Paris pousse en faveur d'une plus grande souplesse sur la question des déficits au sein de la zone euro afin de relancer une croissance atone. Le ministre français des Finances Michel Sapin a annoncé cette semaine que le déficit public avait augmenté en 2014 et que l'objectif de le ramener à 3% du PIB était repoussé à 2017.

La nouvelle trajectoire annoncée par la France, qui a déjà obtenu deux reports pour redresser ses comptes, en 2007 et 2013, n'est pas conforme à ses engagements, a réagi la Commission européenne.

"Les 4,4% de déficit, c'est un problème sérieux, c'est un problème qu'il faut traiter, c'est un problème qu'il m'appartiendra aussi d'examiner", a déclaré samedi Pierre Moscovici sur BFM Business.

Dans le cadre des discussions avec la France, "il faut partir de données objectives", a-t-il ajouté. "Par exemple, Michel Sapin évoque des circonstances exceptionnelles, le rôle de la Commission, c'est de voir si, au regard de nos règles, ces circonstances sont réellement exceptionnelles ou pas."

Pierre Moscovici, prédécesseur de Michel Sapin aux Finances en France, sera sous surveillance à Bruxelles, où il sera le représentant d'un pays jugé peu crédible dans sa lutte contre les déficits.

Il a déjà indiqué qu'il ne donnerait aucune dérogation à Paris sur le respect des règles de redressement de ses finances publiques, tout en précisant qu'il examinerait les efforts entrepris, les économies réalisées et les réformes menées.

"Quand on devient commissaire européen, on reste quelqu'un qui a sa nationalité (...) en même temps, on devient quelqu'un qui défend l'intérêt général européen", a-t-il répété samedi, estimant qu'il lui faudrait "naviguer" entre deux écueils, celui de "l'indulgence excessive" et celui de "l'approche purement punitive".

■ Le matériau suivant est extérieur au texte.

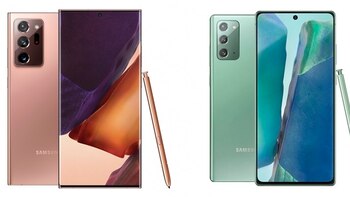 Análisis del nuevo Samsung Galaxy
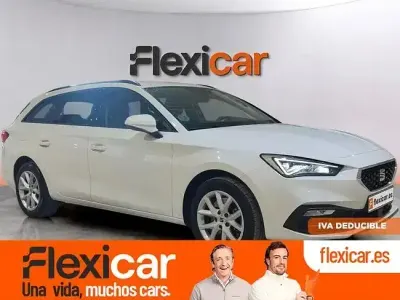 Usado Seat Leon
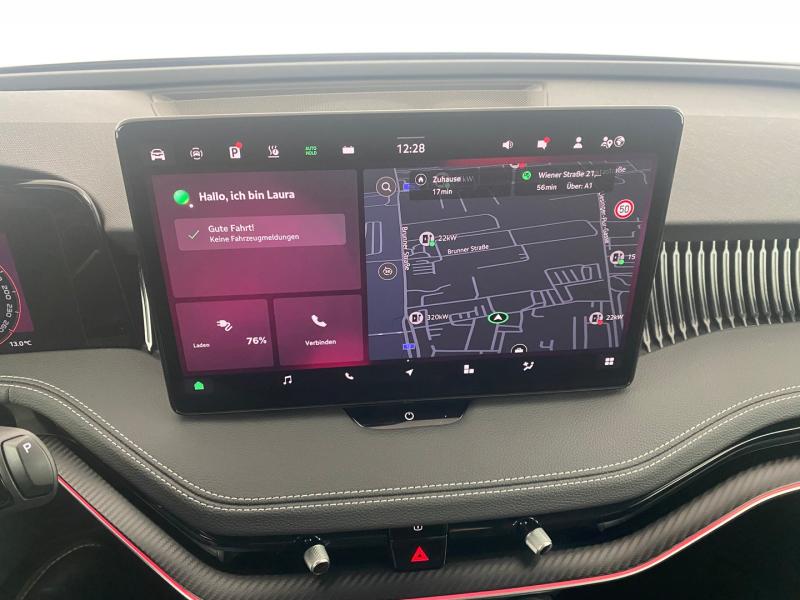 Škoda Superb Combi Sportline iV TSI DSG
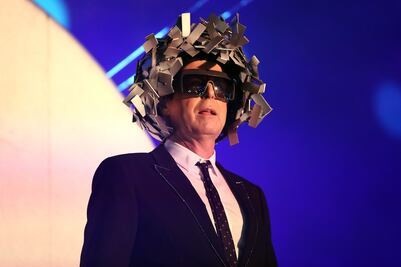 Calientan los Pet Shop la CDMX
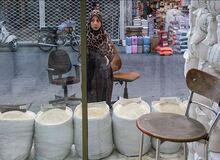 معمای برنج پاکستانی؛ دلار ۲۸ هزار تومانی چطور ۲۰۰ هزار تومان می‌شود؟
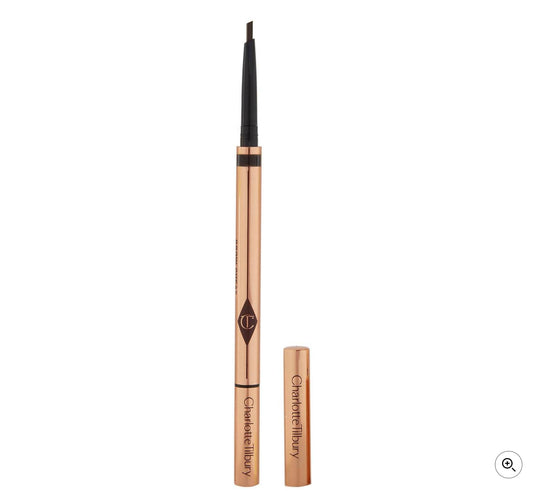 CHARLOTTE TILBURY BROW CHEAT natural black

"UNE ÉPREUVE AU BON SENS DU TERME"

Interrogé sur ce qui allait concrètement changer avec la nomination d'un socialiste français en remplacement du libéral Olli Rehn au poste de commissaire aux Affaires économiques et financières, Pierre Moscovici a répondu : "Je ne peux pas vous le dire, là, maintenant, mais je peux vous dire une chose, vous le verrez."

Il a notamment indiqué qu'il souhaitait consacrer du temps à "faire la pédagogie de l'Europe" dans son pays.

Comme tous les autres commissaires, Pierre Moscovici va maintenant subir une audition devant la commission du Parlement européen chargée de son dossier, qui donnera son avis sur ses compétences et son engagement européen.

Cet avis des commissions parlementaires n'est que consultatif mais, par le passé, plusieurs candidats ont dû être remplacés, les députés européens disposant de facto d'un droit de veto puisqu'ils doivent accorder leur confiance à la Commission tout entière lors d'un vote d'investiture.

"Je m'attends à une épreuve, au bon sens du terme", a dit samedi Pierre Moscovici sur BFM Business. "Je veux la réussir, et je veux la réussir bien, je ne veux pas passer ras."

Pour lui, le nouvel exécutif européen a un "rôle historique" à jouer.

"Si cette Commission ne réussit pas à donner de la dynamique économique, à créer de la croissance et de l'emploi (...) à ne pas se contenter du sérieux budgétaire, indispensable mais pas suffisant, alors à ce moment-là, dans cinq ans, ça sera la fin du projet européen", a-t-il estimé.

Invoquant la faible croissance et une inflation au plus bas, Michel Sapin a indiqué que le déficit public français atteindrait 4,4% du PIB fin 2014, au lieu de 3,8% prévu auparavant, soit plus que les 4,1% de 2013, selon la dernière révision par l'Insee.

Le dérapage serait ainsi de plus de 6 milliards d'euros cette année et de plus de 25 milliards en 2015, année où le déficit serait à peine réduit à 4,3%, au lieu des 3% promis auparavant. Il reviendrait sous cette barre fin 2017.